2012/10/12

Melville's Bookcase

This past spring I walked into the Rosenbach Museum & Library for the first time. The Rosenbach houses many works of literature, including illustrator-author Maurice Sendak’s papers. Others attending a workshop were arriving at the same time and I wandered through the crowd to an impressive bookcase. When the workshop began, it was announced that Maurice Sendak (1928-2012) had died earlier that week. Since I had been on the road, I hadn’t heard the news. The rest of the day took on a feeling of serendipity as I walked through the Sendak exhibit and talked to a curator about the books in the museum’s library.

Later in the day, I learned that the bookcase in the entry had been Herman Melville’s bookcase and a favorite of Maurice Sendak. I stood by the bookcase, just feet from Maurice Sendak’s only mural, and studied the old volumes.
 
Today I was reminded of the book, Dear Genius, and looked up the letter from Ursula Nordstrom to Sendak in 1961. Apparently Sendak had mentioned that he felt Melville had “a lot of furniture” in his books, meaning facts. And, at the time, Sendak felt that his world was “furniture-less.” Nordstrom, the great editor, replied in a prophetic and supportive way.
 
August 21, 1961
To Maurice Sendak 
. . . I loved your long letter and hope it clarified some things for you to write it. Sure, Tolstoy and Melville have a lot of furniture in their books . . .
 
You wrote “my world is furniture-less. It is all feeling” . . . You also wrote “Knowledge is the driving force that puts creative passion to work”—a true statement, and also very well put. But it would include self knowledge for some as well as knowledge of facts for others . . . 
 
You wrote "It would be wonderful to want to believe in God. The aimlessness of living is too insane." That is the creative artist—a penalty of the creative artist—wanting to make order out of chaos. The rest of us plain people just accept disorder (if we even recognize it) and get a bang out of our five beautiful senses, if we're lucky. Well, not making any sense but will send this anyhow . . . . 
From Ursula Nordstrom
 
I remember standing in front of Melville’s bookcase again and again that day last spring. Sendak spent a lifetime finding lost, abandoned furniture to place in the rooms of his illustrations. Self-knowledge and making order out of chaos seems to me to have been the passionate story revealed through his art. He made the world more understandable and orderly, sometimes for children, sometimes for adults. Melville’s bookcase is at home among Sendak’s stories and illustrations.
 
Letter excerpt (page 145) from:
DEAR GENIUS: THE LETTERS OF URSULA NORDSTROM collected and edited by Leonard S. Marcus (HarperCollins, 1998).


Selected books:
NUTSHELL LIBRARY, story and pictures by Maurice Sendak (Harper & Row, 1962). 

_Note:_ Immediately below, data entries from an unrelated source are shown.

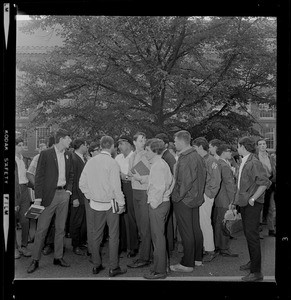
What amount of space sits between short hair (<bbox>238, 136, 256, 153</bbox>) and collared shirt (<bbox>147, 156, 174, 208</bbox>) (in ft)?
3.31

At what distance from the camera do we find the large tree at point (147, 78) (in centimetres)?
540

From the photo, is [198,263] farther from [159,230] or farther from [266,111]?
[266,111]

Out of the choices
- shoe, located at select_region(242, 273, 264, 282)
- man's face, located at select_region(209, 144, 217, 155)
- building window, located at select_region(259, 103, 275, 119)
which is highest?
building window, located at select_region(259, 103, 275, 119)

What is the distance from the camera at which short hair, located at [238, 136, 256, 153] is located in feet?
18.0

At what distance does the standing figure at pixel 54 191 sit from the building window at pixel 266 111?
8.07ft

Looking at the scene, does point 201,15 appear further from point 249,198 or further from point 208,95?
point 249,198

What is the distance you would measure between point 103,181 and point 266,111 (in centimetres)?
219

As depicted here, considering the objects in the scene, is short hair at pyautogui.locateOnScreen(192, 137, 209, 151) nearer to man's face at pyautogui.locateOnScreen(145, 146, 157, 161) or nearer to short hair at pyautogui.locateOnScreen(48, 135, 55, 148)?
man's face at pyautogui.locateOnScreen(145, 146, 157, 161)

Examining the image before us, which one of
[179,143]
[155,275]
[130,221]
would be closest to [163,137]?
[179,143]

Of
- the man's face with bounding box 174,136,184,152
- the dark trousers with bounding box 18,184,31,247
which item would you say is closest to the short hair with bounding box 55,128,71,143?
the dark trousers with bounding box 18,184,31,247

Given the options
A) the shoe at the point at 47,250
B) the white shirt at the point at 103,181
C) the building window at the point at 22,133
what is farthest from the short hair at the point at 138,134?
the shoe at the point at 47,250
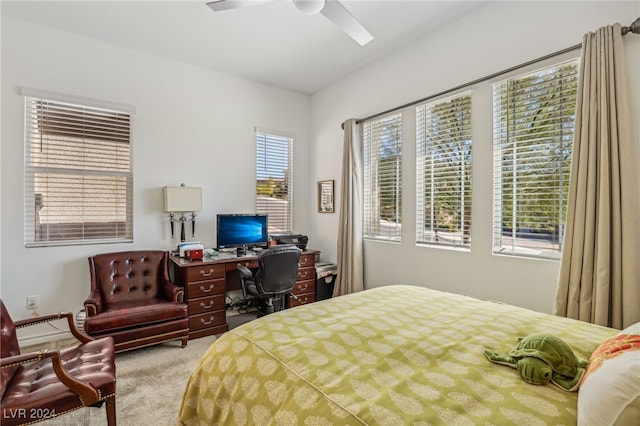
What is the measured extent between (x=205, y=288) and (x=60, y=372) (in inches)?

WHERE THE WILD THINGS ARE, story and pictures by Maurice Sendak (Harper & Row, 1963). 

IN THE NIGHT KITCHEN, story and pictures by Maurice Sendak (Harper & Row, 1970). 

OUTSIDE OVER THERE, story and pictures by Maurice Sendak (Harper & Row, 1981). 

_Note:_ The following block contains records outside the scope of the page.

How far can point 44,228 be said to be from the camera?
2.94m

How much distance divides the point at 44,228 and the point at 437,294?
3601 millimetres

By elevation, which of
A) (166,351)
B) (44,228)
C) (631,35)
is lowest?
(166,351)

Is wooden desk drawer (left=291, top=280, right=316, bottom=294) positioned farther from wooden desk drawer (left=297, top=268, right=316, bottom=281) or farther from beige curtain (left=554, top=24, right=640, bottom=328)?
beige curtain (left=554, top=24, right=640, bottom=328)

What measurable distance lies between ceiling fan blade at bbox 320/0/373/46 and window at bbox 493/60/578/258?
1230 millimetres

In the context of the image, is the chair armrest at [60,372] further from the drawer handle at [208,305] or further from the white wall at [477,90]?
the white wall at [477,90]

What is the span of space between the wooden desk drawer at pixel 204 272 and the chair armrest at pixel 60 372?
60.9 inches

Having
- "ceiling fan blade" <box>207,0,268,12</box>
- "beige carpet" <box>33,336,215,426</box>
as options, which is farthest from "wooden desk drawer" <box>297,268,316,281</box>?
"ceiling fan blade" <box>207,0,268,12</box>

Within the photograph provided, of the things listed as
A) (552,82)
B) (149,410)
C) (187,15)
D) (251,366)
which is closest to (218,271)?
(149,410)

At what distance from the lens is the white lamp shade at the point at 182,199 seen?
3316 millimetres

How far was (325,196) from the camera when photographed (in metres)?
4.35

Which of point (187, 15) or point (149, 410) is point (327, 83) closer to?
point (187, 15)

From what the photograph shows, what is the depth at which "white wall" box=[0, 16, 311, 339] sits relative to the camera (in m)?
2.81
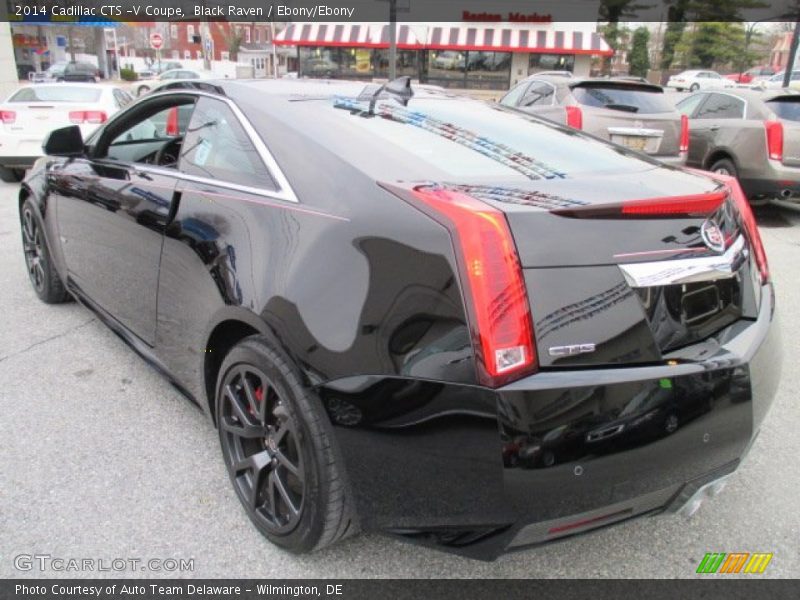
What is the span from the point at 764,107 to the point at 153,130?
23.8 feet

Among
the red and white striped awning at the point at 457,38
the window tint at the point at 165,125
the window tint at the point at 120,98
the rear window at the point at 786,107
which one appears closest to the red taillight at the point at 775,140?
the rear window at the point at 786,107

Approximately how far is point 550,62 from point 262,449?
117 feet

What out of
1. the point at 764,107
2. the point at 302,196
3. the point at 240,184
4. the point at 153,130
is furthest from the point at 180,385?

BRUNDIBAR, retold by Tony Kushner, pictures by Maurice Sendak (Hyperion, 2003). 

HIGGLETY PIGGLETY POP! OR THERE MUST BE MORE TO LIFE, story and pictures by Maurice Sendak (Harper & Row, 1967). 

THE SIGN ON ROSIE’S DOOR, story and pictures by Maurice Sendak (Harper & Row, 1960).


LITTLE CORNER ACTIVITY:
1.    Read The Sign on Rosie’s Door.
2.    Find markers or crayons and construction paper plus string and tape.
3.    Help children make a sign for a door at home using words and/or drawings.
4.    Assist children in making a group sign for a school door.
5.    Encourage dress-up and putting together a musical show.
6.    Invite an audience to enter the door with the sign to see the musical show.